しかし、目が覚めた時に見えた天井は自分の部屋ではなかった。そうだ。これは病院の天井だ。待合室で背中を丸めて順番を待っている時、この天井が目に映っていた。模様は日によって犬の顔や人の顔に見えたりした。だからと言ってそれらを見つけても感慨深いという感情は皆無だった。ただ、ここにこうしているという事は、私は助かってしまったのか……。
昨夜、深夜の事だ。もう何にもしたくない、そんな後ろ向きな自由を望み、私はほとんど衝動的に自分が住むマンションの三階の部屋の窓を開け、半分ほどしか覆われていない面格子を越えて地面へと飛び降りた。その高さでは一か八か。けれど打ち所が悪ければ、頭からコンクリートにぶつかり、その果てには、と薄暗く膨らんだ希望が実行できたはずなのだ。
「ああ、目覚めたの」
見たことのない高齢の医師が目の前にいて、目を開けた私に言った。
「ええとね、擦り傷ね。体操選手みたいにきれいに着地して豊かな草か何かでバウンドしてそのまま道路まで転がったみたい。

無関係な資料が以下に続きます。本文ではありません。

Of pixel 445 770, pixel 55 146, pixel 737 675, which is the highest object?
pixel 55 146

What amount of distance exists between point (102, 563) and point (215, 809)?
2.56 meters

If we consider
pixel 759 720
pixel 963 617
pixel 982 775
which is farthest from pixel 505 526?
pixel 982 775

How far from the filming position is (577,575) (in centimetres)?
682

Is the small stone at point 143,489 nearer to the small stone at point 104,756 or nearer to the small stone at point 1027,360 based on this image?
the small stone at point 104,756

車が走ってなかったのが幸いだったね。後はあなた自身が飲んだ薬のせいで気を失っていたのでしょう。それも既定の量の睡眠薬だから心配ないです。まあ、すぐ退院できますよ。ゆっくり休んで」
医師はそのように私に告げると、看護師さんと近くにいたスーツを着た男性に何やら指示し、病室を出た。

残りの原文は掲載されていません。